Oct. 6, 2005--A study released Wednesday showed that the angel investment market for the first half of 2005 was steady and robust, but signs of instability loom.
According to a report from the Center for Venture Research, total angel investments for the first two quarters of the year came to $11 billion, slightly less than the $12.4 billion invested during the same time last year, but on target to match last year's $22.4 billion total.
"The market is strong and steady," said Jeffery Sohl, the director of the CVR at the University of New Hampshire.
Some 26,000 entrepreneurial endeavors received angel funds in the first two quarters of 2005. Angel financing is still the largest source of seed and start-up funds, with 48% of the first-half angel investments going to the start-up and seed companies. However, it is shrinking, dropping 11% from the first two quarters of 2004.
"Seed funding is where angel investors are at their best. Both for themselves and the economy," Sohl said. "The more they get into later phases, the more they get away from where they're needed."
Sohl also pointed to the 23.3% yield rate for the first half of the year as a reason for slight concern.
"This is by no means definitive, but it raises concerns that angels may be getting a little too trigger-happy or there may be a lot of inexperienced angels making investments," he said. "It can also mean that those applying are getting better at writing proposals. We'll just have to keep an eye on the next couple of quarters -- I prefer to see the approval rate around 10% to 15%."

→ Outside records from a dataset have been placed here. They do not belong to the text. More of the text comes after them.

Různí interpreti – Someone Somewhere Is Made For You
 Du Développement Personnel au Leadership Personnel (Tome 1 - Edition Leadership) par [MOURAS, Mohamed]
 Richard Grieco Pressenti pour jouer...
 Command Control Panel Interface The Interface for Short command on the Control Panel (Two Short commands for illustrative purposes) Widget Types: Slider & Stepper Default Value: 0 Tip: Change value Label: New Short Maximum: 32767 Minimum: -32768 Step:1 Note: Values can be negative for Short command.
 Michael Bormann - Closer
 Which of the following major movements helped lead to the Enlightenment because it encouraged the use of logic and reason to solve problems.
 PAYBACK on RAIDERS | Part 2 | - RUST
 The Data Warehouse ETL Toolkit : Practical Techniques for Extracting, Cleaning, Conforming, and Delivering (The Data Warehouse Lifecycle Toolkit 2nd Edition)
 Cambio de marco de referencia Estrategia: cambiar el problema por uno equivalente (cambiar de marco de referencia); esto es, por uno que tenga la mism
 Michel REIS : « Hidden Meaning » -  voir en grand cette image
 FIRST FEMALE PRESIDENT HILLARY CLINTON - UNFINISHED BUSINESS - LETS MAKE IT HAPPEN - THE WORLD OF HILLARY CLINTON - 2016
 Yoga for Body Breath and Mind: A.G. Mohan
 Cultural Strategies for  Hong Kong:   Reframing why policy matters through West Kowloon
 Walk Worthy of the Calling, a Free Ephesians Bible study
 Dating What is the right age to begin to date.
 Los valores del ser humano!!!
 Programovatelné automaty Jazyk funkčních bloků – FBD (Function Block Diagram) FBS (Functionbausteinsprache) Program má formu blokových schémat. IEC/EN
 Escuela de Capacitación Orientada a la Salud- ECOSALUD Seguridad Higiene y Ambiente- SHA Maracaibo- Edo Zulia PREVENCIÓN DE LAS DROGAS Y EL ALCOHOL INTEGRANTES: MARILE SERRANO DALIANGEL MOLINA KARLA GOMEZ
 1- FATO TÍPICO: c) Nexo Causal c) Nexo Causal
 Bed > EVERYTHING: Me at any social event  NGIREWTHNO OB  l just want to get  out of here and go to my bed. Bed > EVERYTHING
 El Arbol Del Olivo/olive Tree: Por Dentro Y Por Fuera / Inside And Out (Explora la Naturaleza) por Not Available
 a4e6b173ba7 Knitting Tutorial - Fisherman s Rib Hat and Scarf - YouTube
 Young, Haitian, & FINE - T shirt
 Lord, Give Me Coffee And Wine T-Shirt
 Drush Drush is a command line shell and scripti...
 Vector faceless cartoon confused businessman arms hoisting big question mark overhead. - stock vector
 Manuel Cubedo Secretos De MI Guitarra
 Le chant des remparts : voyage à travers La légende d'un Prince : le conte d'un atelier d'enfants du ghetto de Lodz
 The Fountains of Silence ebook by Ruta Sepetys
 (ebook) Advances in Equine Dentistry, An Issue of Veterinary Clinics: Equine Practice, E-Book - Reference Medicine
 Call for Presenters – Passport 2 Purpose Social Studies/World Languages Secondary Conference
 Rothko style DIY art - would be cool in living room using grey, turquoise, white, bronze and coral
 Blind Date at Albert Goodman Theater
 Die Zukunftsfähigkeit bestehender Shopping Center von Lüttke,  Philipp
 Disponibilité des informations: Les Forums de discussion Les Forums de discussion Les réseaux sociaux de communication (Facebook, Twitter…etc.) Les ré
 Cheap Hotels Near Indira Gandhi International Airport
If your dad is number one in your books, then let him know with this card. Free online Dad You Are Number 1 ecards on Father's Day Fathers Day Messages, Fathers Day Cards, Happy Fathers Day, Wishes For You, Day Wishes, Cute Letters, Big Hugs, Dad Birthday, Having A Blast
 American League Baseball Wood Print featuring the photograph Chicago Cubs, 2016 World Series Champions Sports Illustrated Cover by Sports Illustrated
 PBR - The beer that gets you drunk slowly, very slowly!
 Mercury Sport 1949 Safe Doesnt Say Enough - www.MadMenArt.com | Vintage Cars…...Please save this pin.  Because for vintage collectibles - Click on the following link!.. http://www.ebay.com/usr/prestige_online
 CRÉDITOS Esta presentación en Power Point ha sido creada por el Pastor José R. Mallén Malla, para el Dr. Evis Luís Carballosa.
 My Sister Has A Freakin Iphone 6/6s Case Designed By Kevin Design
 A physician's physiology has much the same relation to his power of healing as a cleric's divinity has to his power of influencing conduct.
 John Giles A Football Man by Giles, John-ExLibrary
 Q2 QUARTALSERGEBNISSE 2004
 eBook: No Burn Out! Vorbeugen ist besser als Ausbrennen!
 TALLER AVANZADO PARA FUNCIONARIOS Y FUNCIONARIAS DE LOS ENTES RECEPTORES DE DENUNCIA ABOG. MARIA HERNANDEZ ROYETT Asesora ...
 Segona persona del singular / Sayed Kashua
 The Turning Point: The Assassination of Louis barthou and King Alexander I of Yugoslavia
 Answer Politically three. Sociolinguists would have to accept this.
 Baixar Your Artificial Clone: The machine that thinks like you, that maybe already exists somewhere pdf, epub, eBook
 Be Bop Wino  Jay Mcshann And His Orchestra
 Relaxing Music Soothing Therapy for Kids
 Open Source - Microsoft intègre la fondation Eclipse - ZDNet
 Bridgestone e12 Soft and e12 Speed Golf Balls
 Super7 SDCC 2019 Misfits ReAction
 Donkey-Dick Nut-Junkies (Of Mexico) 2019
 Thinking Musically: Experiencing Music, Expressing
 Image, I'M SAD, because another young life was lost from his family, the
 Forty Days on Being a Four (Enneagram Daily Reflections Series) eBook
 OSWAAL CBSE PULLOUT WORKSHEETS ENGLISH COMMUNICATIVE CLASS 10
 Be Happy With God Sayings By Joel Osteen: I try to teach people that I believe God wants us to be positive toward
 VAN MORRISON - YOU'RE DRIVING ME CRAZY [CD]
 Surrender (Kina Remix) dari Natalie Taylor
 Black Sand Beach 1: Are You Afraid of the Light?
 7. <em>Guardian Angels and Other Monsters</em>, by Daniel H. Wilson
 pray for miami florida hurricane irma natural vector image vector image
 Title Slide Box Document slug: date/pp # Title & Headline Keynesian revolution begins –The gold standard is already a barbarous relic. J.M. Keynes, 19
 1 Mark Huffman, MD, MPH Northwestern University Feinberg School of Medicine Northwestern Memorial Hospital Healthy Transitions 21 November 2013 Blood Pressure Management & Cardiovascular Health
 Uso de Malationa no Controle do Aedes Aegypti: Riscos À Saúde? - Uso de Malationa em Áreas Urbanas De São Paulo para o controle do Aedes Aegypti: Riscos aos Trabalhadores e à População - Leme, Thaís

Life sciences led the way as the most popular sector for funding, (20%) followed by biotech, (17.5%) software, (17%) and IT services (13%).
Sohl also highlighted that the overall numbers were strong and expected them to remain sturdy throughout the year. However, he also solidified his concern with the fact that 66% of membership in angel groups remained latent during the first half of the year - up significantly from 48% last year.